• [DESCRIPTION OF THE TASK]:
Only the closing portion of the entries is to be reproduced: the line containing "family: Cervidae" through the very last line, exactly as written.

Start of GIVEN RECORDS

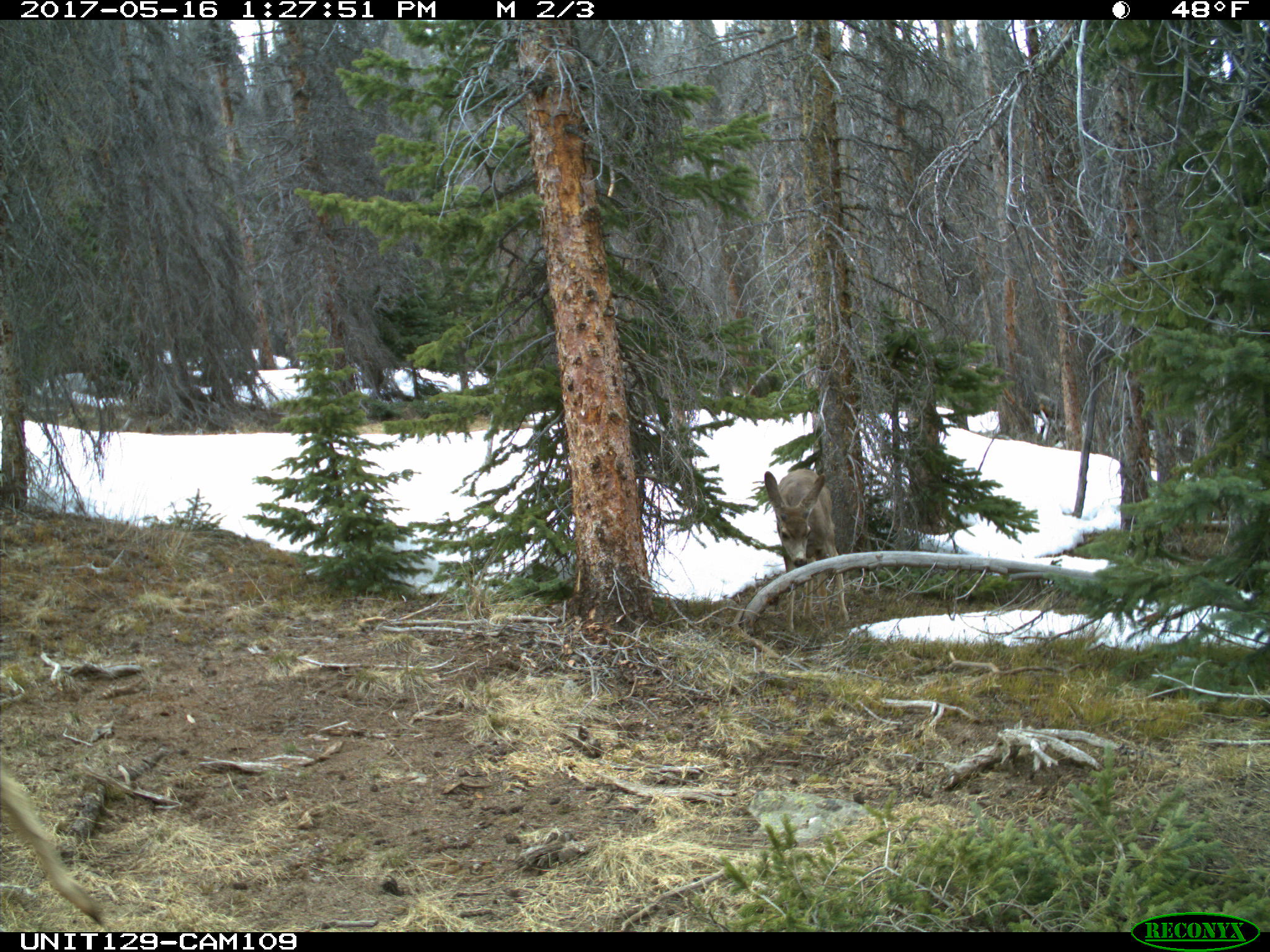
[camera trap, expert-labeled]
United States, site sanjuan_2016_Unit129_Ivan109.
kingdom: Animalia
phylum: Chordata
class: Mammalia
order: Artiodactyla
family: Cervidae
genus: Odocoileus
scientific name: Odocoileus hemionus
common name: mule deer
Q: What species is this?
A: Odocoileus hemionus (mule deer).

End of GIVEN RECORDS

• [SOLUTION FOR THIS EXERCISE]:
family: Cervidae
genus: Odocoileus
scientific name: Odocoileus hemionus
common name: mule deer
Q: What species is this?
A: Odocoileus hemionus (mule deer).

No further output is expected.